STUDY TEXT:
··········

Some of my Sources, for the above list:




Bread Results
Both of these breads are good.  I prefer the red whole wheat 100% pan integral.  It has more flavour, more taste, more bulk, you really feel you are getting something nutritious when you eat it.  You don't require much -- one or two slices, and you don't think about food for hours.  I'm not used to eating breads with refined flour -- which is what most of the world apparently demands.

My wife likes the lighter loaf.  I'll be honest and tell you that when I eat it, I like the taste, but I don't like the way it makes me feel afterwards.  I feel bloated.  I don't feel full, I feel like I want to eat again soon.  And my breathing changes: my breath is noticeably shallower.  I don't know how to describe this sensation.  I don't feel good about myself when I eat processed wheat.

··········

GIVEN INFORMATION:
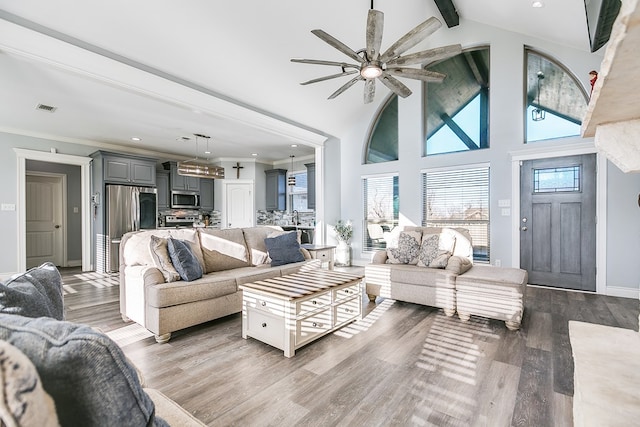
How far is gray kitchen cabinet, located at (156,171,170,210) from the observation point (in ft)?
25.0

··········

LIST OF TASKS:
1. The bread passage names three things that the red whole wheat loaf has more of. List them.
2. Write out the part of the bread passage from "Some of my Sources, for" up to and including "eat processed wheat.".
3. In the bread passage, which loaf does the writer's wife like?
The listing plays no part in this work.

ANSWER SET:
1. flavour, taste, bulk

2.
Some of my Sources, for the above list:




Bread Results
Both of these breads are good.  I prefer the red whole wheat 100% pan integral.  It has more flavour, more taste, more bulk, you really feel you are getting something nutritious when you eat it.  You don't require much -- one or two slices, and you don't think about food for hours.  I'm not used to eating breads with refined flour -- which is what most of the world apparently demands.

My wife likes the lighter loaf.  I'll be honest and tell you that when I eat it, I like the taste, but I don't like the way it makes me feel afterwards.  I feel bloated.  I don't feel full, I feel like I want to eat again soon.  And my breathing changes: my breath is noticeably shallower.  I don't know how to describe this sensation.  I don't feel good about myself when I eat processed wheat.

3. The lighter loaf.